What you should do - Tally how many lines in the data hold the word "marking", and give the result with no other text.

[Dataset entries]

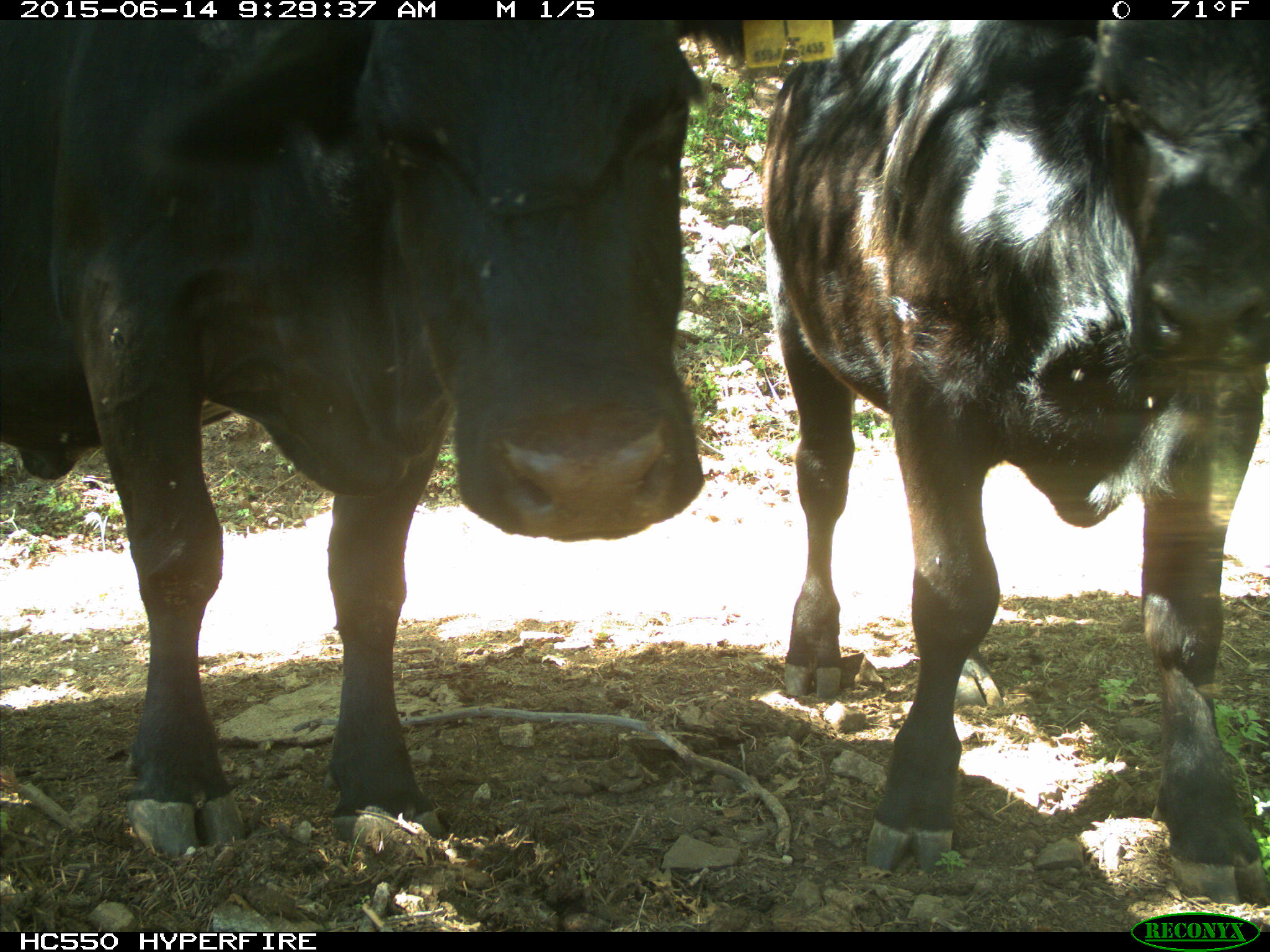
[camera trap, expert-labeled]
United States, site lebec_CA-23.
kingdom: Animalia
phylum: Chordata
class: Mammalia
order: Artiodactyla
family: Bovidae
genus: Bos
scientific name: Bos taurus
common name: domestic cow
Bos taurus (domestic cow).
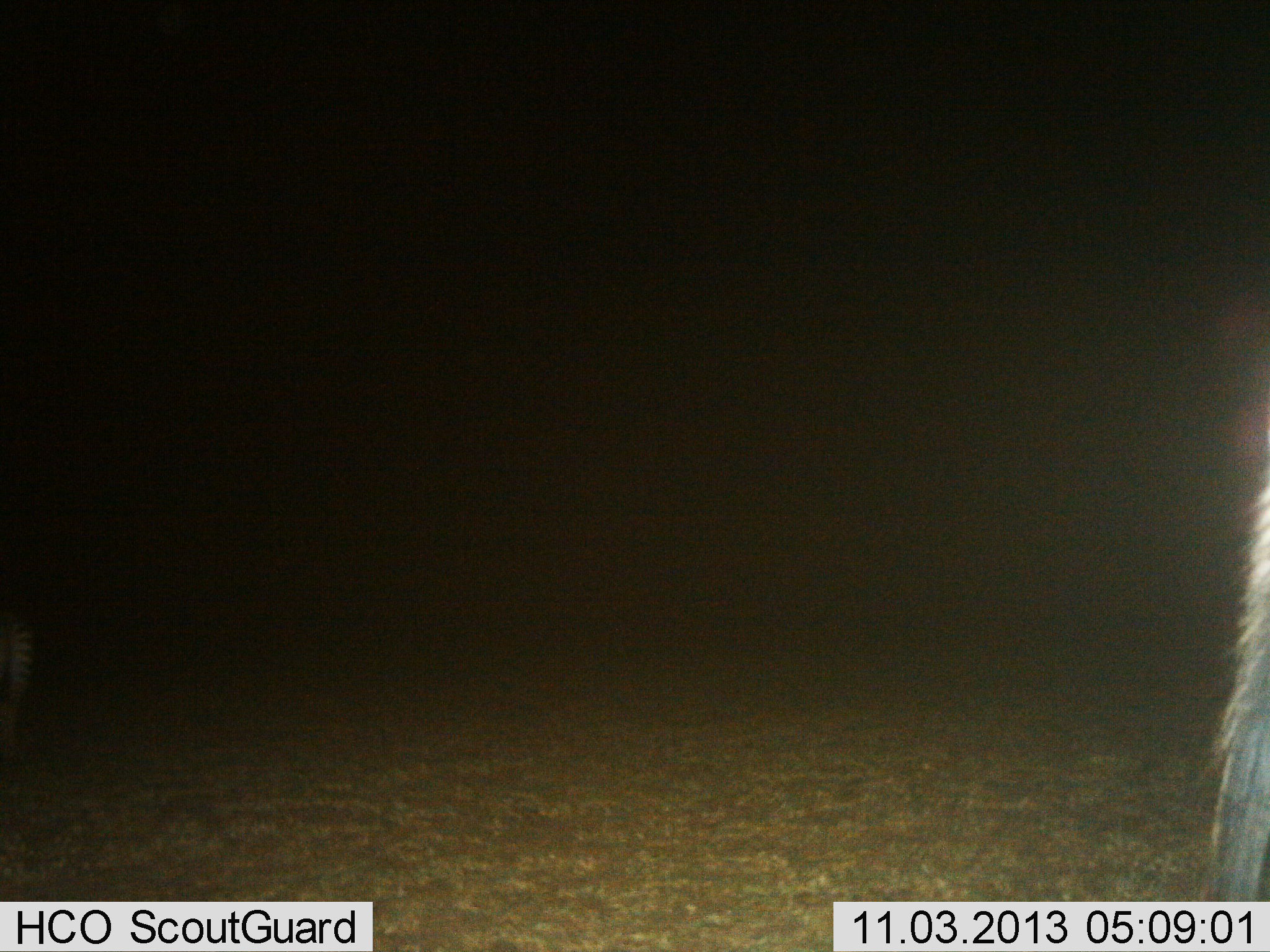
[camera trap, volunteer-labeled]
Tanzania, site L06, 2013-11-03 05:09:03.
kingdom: Animalia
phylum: Chordata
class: Mammalia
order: Artiodactyla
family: Bovidae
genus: Connochaetes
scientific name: Connochaetes taurinus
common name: blue wildebeest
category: wildebeest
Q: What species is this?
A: Wildebeest (blue wildebeest) (Connochaetes taurinus).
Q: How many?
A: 1.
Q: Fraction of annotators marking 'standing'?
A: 83%.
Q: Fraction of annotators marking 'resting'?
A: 0%.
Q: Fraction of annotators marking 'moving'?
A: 17%.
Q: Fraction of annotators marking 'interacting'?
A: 0%.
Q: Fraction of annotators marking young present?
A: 0%.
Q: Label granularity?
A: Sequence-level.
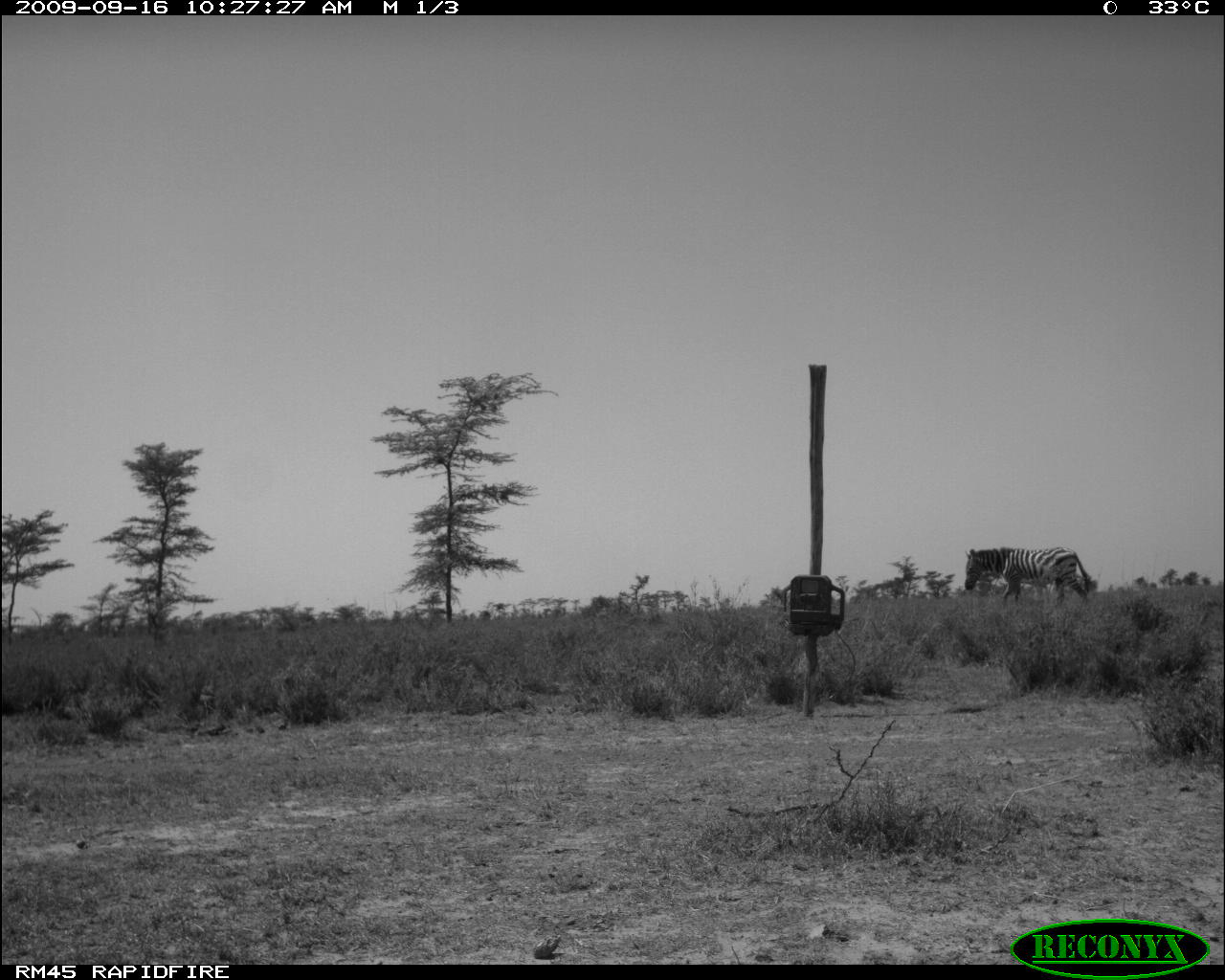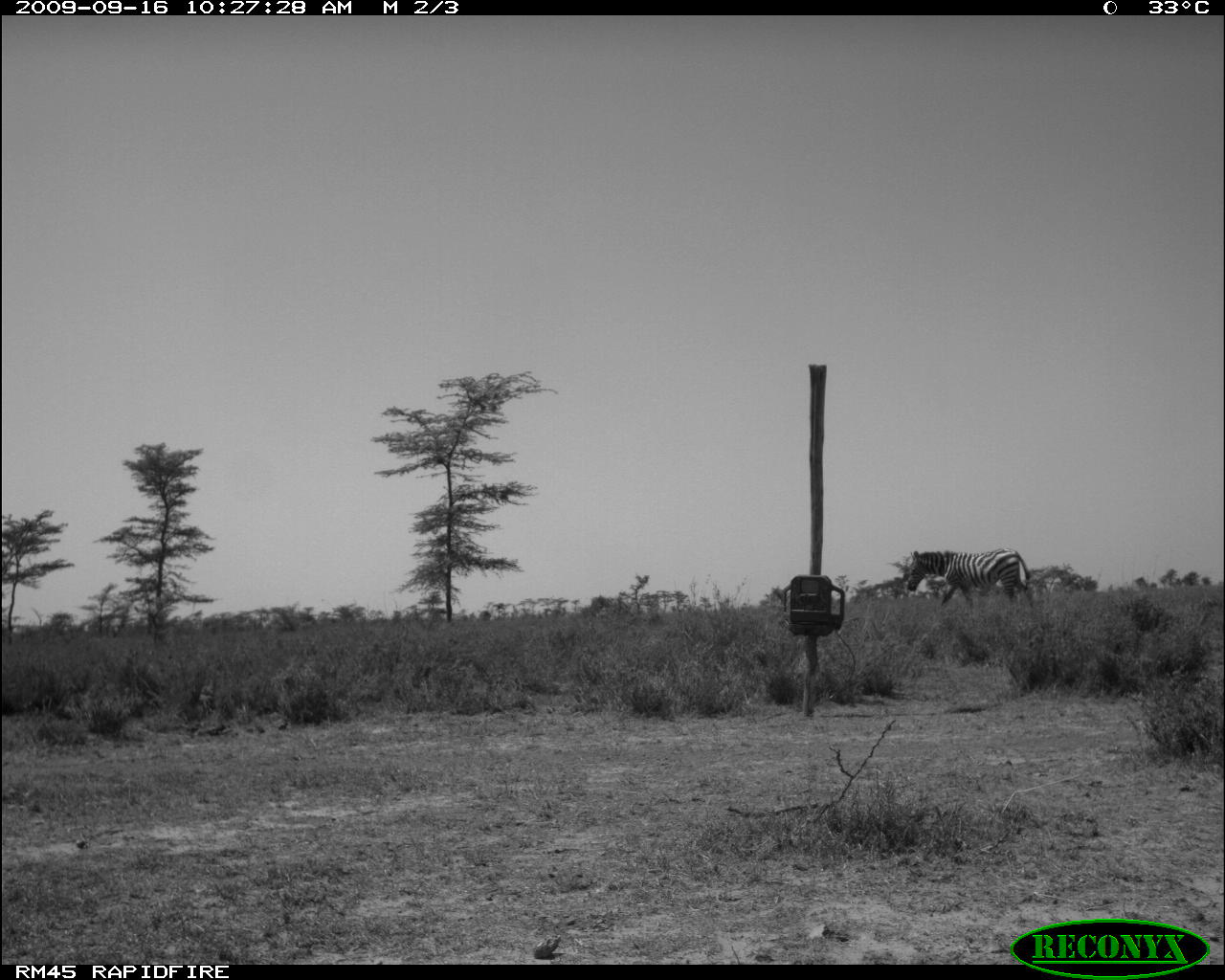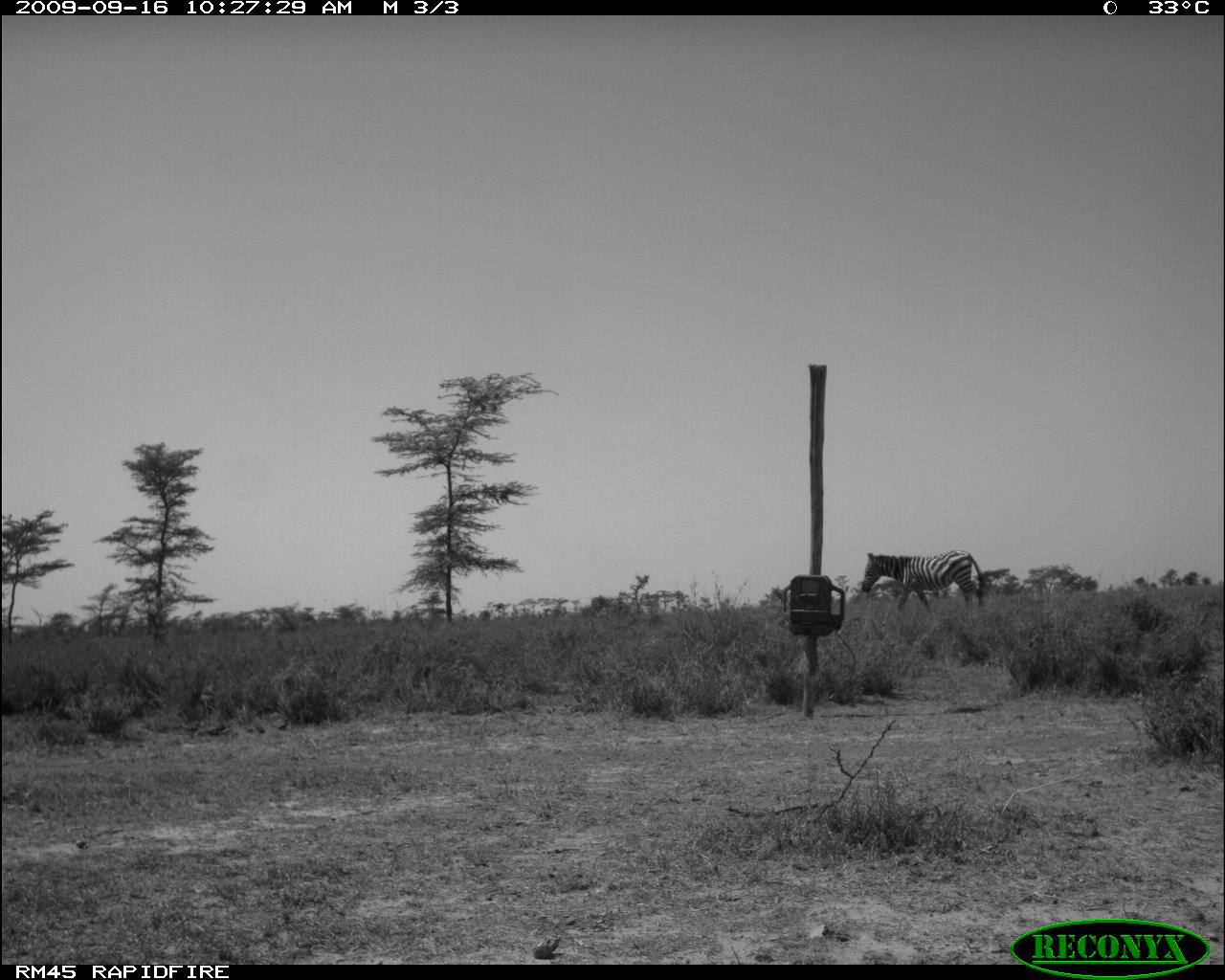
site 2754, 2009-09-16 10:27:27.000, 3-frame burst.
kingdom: Animalia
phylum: Chordata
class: Mammalia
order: Perissodactyla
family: Equidae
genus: Equus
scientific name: Equus quagga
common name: plains zebra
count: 1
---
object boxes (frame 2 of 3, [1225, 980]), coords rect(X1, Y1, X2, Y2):
equus quagga: rect(906, 547, 1032, 609)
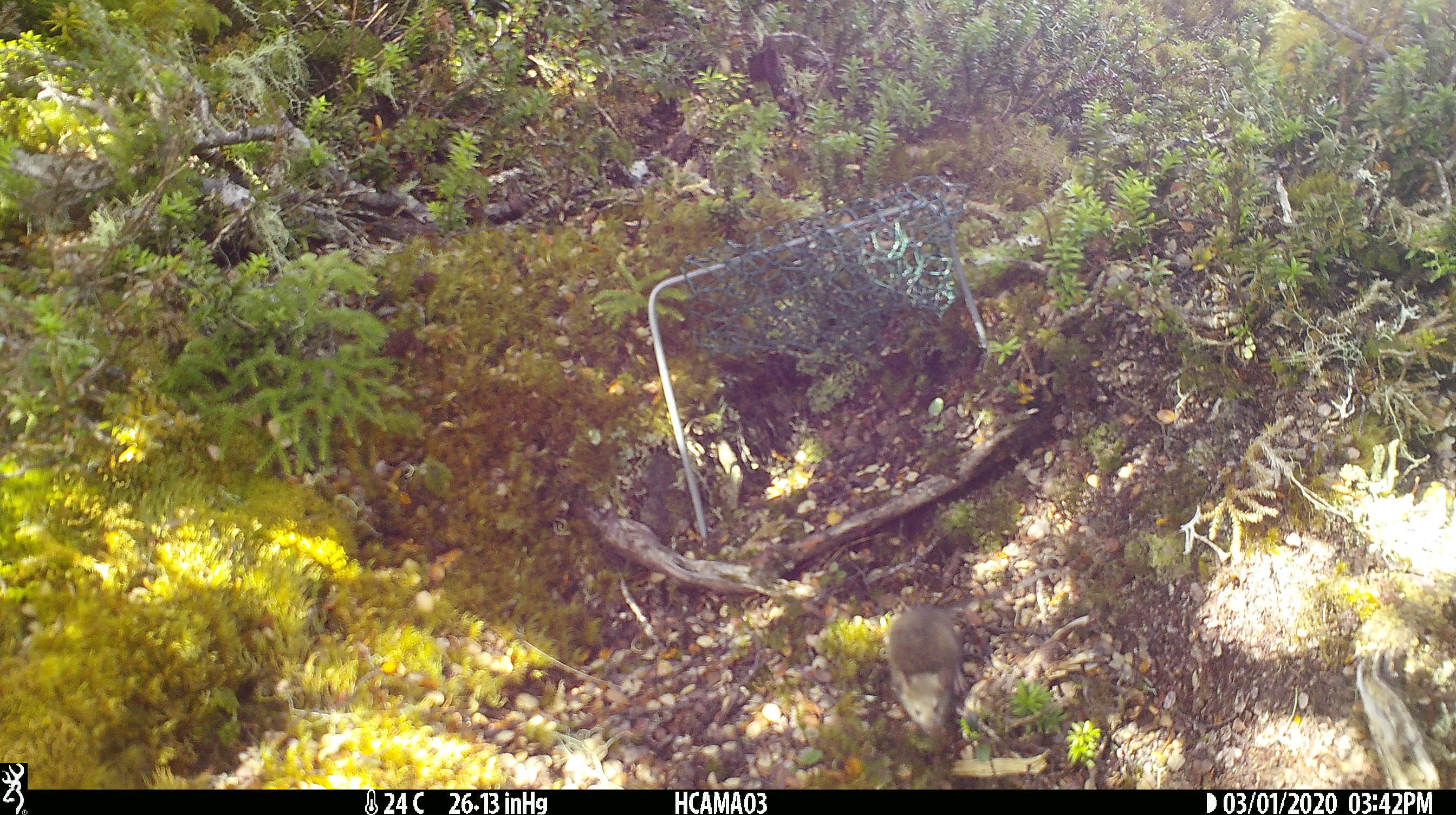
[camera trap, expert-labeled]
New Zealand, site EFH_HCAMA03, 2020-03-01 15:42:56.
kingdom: Animalia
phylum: Chordata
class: Mammalia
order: Rodentia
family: Muridae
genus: Mus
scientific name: Mus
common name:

Answer area - 5